The underlying mechanism by which the two units of pre-hospital plasma may have promoted lower mortality in PAMPer remains speculative. In both trials, no relevant improvements in standard/viscoelastic coagulation assays were reported after pre-hospital plasma. A statistically relevant but clinically insignificant shorter prothrombin ratio was reported for the plasma group (1.2 vs 1.3) but cannot account for the observed difference in mortality. In COMBAT, more patients in the plasma group had an INR > 1.3. The INR quantifies only pro-coagulants and does not mirror concentrations of inhibitors. In trauma, INR can be prolonged despite upregulated thrombin generation potential [5]. Moreover, the INR of FFP is 1.3 [6]. Any beneficial effect of plasma to correct slightly elevated INR is futile and plasma has primarily an effect on coagulation parameters with extended volumes and performs best in patients bleeding and coagulopathic. The negative effects of plasma need to be considered [7]; in COMBAT a trend towards higher MOF was observed in the plasma group (6% vs 2%).

A large proportion of patients did not receive massive transfusion and most arrived at the hospital with the absence of clinical/laboratory signs of relevant coagulopathy. Furthermore, the number of pRBCs transfused in both trials was low and without any statistical difference. Notably, half of the PAMPer patients had received pre-hospital pRBCs. Moreover, no difference in mortality in massively transfused patients independent of pre-hospital plasma administration was reported. Accordingly, only patients with less severe injury would have benefited from pre-hospital plasma. In PAMPer, 42% of the standard care patients had received pre-hospital pRBCs (26% in the FFP group) and almost twice as much crystalloids prior to hospital admission. Both measures could have contributed to the higher mortality in the standard care group in PAMPer. The transfusion trigger, however, remains unknown. For COMBAT, the authors admitted that median fibrinogen levels and other coagulation factors on hospital arrival were within reference ranges; and slightly higher in the standard of care non-FFP group.

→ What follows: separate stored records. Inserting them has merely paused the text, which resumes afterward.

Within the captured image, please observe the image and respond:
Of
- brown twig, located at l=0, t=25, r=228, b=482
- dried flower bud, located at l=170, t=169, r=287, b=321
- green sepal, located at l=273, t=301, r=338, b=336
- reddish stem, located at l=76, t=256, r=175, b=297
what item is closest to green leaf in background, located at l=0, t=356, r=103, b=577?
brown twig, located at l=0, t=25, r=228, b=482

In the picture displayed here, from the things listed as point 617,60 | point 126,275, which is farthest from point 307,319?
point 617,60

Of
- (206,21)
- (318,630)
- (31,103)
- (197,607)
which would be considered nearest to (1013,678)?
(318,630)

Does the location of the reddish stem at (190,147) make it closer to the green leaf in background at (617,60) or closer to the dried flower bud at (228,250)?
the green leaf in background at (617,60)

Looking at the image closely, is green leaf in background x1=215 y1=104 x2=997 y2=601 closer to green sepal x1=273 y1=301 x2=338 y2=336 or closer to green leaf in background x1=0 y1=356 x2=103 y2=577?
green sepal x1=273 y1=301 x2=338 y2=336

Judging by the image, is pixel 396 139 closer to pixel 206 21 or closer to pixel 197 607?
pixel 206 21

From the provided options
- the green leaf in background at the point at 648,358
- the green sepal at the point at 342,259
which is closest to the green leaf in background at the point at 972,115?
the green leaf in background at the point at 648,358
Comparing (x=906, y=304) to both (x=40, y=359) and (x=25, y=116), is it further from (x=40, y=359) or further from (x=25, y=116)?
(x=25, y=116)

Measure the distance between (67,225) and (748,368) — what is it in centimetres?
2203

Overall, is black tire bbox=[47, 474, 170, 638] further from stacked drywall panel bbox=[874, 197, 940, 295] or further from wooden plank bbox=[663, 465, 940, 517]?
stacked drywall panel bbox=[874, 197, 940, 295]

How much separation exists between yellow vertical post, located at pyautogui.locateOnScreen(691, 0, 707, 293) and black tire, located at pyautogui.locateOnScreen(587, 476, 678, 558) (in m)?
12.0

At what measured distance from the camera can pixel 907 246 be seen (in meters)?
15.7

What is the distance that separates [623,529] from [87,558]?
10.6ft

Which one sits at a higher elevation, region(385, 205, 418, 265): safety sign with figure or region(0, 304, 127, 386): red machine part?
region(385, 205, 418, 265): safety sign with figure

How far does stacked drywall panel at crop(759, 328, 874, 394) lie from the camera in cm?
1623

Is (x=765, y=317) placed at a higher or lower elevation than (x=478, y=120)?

As demonstrated, the pre-hospital administration of plasma to trauma patients is technically/logistically feasible both in air and ground EMS. However, the different conclusions of the trials leave the question unsolved to whether pre-hospital plasma may be of any clinical benefit for the target population. As PAMPer patients had received pre-hospital pRBCs and more intravenous fluids a simple “volume” effect cannot be excluded. Risk-benefits need to be balanced against other challenges, e.g. infrastructure, logistics and costs, and an early goal-directed approach using coagulation factor concentrates (e.g. fibrinogen, which is critically depleted first during bleeding [8]), TXA, and permissive hypotension along with surgical bleeding control to limit further blood loss and stabilize coagulation function pre-hospital may be an alternative as outlined in the updated European trauma guideline [9]. Protective effects to the glycocalyx and endothelial barrier integrity have been linked to the fibrinogen component rather than to plasma per se [10]. A median 3.8 g fibrinogen concentrate can increase clot stability by 5.2 mm at 5 min of viscoelastic test initiation while TXA can decrease lysis by 5.4% [11].

From a European perspective, the blind pre-hospital administration of plasma to potentially non-coagulopathic patients with short transportation times cannot be justified. More clearly defined studies are necessary to justify logistics and costs associated with pre-hospital blood product transfusion.